> **Prompt**
Output the records as a Markdown table with columns "Row" and "Line", one row per line with blank lines omitted: begin at the line that contains "Upon examining this" and stop after the line that contains "202 centimetres".

Start

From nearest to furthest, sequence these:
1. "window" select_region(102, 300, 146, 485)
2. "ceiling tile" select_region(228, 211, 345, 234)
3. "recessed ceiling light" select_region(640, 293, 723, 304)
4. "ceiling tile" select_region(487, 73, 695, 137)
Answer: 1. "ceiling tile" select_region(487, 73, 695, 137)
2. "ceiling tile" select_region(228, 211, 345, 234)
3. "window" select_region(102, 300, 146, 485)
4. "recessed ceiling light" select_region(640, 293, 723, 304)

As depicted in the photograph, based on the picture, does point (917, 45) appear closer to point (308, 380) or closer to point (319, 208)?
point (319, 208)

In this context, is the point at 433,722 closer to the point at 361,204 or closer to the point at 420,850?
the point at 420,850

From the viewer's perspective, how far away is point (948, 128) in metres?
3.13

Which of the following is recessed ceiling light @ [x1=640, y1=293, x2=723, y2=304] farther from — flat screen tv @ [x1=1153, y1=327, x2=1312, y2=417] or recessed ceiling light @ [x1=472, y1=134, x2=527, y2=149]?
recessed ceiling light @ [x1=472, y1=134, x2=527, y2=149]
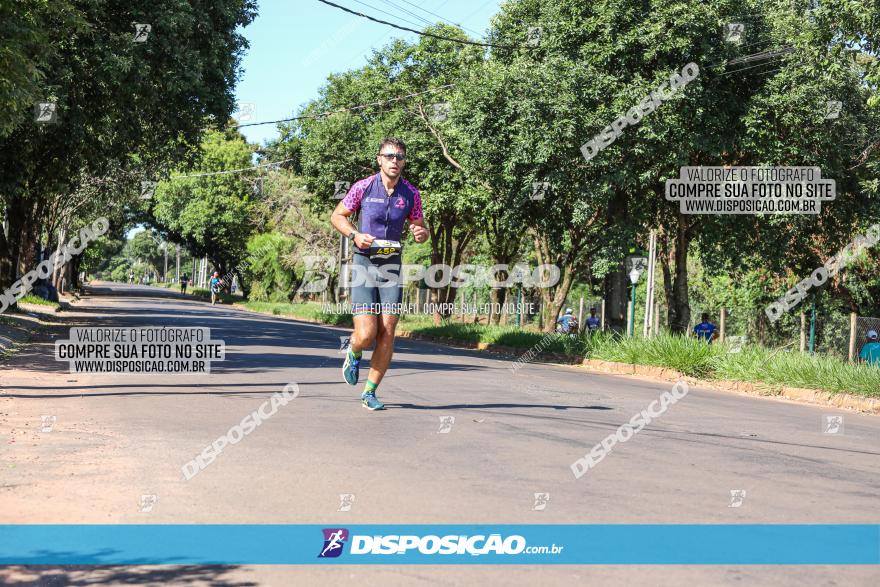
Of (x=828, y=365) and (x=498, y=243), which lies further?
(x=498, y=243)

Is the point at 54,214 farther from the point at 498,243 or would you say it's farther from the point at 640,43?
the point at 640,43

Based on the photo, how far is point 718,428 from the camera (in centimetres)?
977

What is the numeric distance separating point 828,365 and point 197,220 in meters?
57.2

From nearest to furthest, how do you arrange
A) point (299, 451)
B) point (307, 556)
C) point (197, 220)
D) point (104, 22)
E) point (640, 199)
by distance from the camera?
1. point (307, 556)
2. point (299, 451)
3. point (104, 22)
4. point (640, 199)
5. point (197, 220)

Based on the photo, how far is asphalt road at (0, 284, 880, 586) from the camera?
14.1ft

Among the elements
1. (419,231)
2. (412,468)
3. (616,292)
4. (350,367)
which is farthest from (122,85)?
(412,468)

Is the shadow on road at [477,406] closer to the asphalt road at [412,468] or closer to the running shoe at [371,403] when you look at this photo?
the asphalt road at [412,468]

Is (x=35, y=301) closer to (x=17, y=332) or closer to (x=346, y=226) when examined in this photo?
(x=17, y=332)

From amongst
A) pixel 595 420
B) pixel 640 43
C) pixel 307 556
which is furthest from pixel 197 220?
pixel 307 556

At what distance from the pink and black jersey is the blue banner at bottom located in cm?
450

End
Start

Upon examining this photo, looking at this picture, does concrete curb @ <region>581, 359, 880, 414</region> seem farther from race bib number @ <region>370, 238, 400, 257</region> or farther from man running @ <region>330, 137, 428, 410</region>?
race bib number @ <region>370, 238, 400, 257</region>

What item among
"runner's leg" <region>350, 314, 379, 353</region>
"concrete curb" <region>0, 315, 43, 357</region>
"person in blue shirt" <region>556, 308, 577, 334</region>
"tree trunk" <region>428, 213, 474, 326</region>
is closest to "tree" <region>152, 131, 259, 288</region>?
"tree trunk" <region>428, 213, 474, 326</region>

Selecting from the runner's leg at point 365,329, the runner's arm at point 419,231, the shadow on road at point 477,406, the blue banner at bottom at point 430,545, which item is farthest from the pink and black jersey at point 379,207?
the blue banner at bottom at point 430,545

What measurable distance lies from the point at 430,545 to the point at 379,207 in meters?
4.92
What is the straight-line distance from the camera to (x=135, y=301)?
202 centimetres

End
Start

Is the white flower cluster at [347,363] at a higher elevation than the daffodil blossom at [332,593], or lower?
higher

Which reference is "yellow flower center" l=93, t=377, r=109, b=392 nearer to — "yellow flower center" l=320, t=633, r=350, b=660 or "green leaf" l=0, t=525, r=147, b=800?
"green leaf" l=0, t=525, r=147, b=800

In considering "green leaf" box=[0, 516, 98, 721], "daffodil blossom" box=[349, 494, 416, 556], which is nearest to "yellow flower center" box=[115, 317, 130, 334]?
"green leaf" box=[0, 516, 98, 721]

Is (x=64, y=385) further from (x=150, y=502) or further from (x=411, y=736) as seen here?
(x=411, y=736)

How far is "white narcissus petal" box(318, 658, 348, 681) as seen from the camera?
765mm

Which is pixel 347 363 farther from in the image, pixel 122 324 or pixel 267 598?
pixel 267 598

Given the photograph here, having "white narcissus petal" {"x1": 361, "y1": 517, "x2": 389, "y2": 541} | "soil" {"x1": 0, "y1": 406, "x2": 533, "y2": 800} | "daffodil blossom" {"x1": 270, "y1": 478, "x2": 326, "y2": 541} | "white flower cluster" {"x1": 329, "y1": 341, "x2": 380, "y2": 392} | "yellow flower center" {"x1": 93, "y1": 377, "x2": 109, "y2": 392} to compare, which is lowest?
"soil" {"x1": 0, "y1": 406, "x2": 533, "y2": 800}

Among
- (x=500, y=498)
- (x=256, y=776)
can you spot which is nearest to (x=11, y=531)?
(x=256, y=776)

End

> **Answer to the task**
| Row | Line |
|---|---|
| 1 | Upon examining this photo, looking at this picture, does concrete curb @ <region>581, 359, 880, 414</region> seem farther from race bib number @ <region>370, 238, 400, 257</region> or farther from man running @ <region>330, 137, 428, 410</region>? |
| 2 | race bib number @ <region>370, 238, 400, 257</region> |
| 3 | What item among |
| 4 | "runner's leg" <region>350, 314, 379, 353</region> |
| 5 | "concrete curb" <region>0, 315, 43, 357</region> |
| 6 | "person in blue shirt" <region>556, 308, 577, 334</region> |
| 7 | "tree trunk" <region>428, 213, 474, 326</region> |
| 8 | is closest to "tree" <region>152, 131, 259, 288</region>? |
| 9 | "tree trunk" <region>428, 213, 474, 326</region> |
| 10 | Selecting from the runner's leg at point 365,329, the runner's arm at point 419,231, the shadow on road at point 477,406, the blue banner at bottom at point 430,545, which item is farthest from the pink and black jersey at point 379,207? |
| 11 | the blue banner at bottom at point 430,545 |
| 12 | What measurable distance lies from the point at 430,545 to the point at 379,207 in meters? |
| 13 | 4.92 |
| 14 | What is the straight-line distance from the camera to (x=135, y=301)? |
| 15 | 202 centimetres |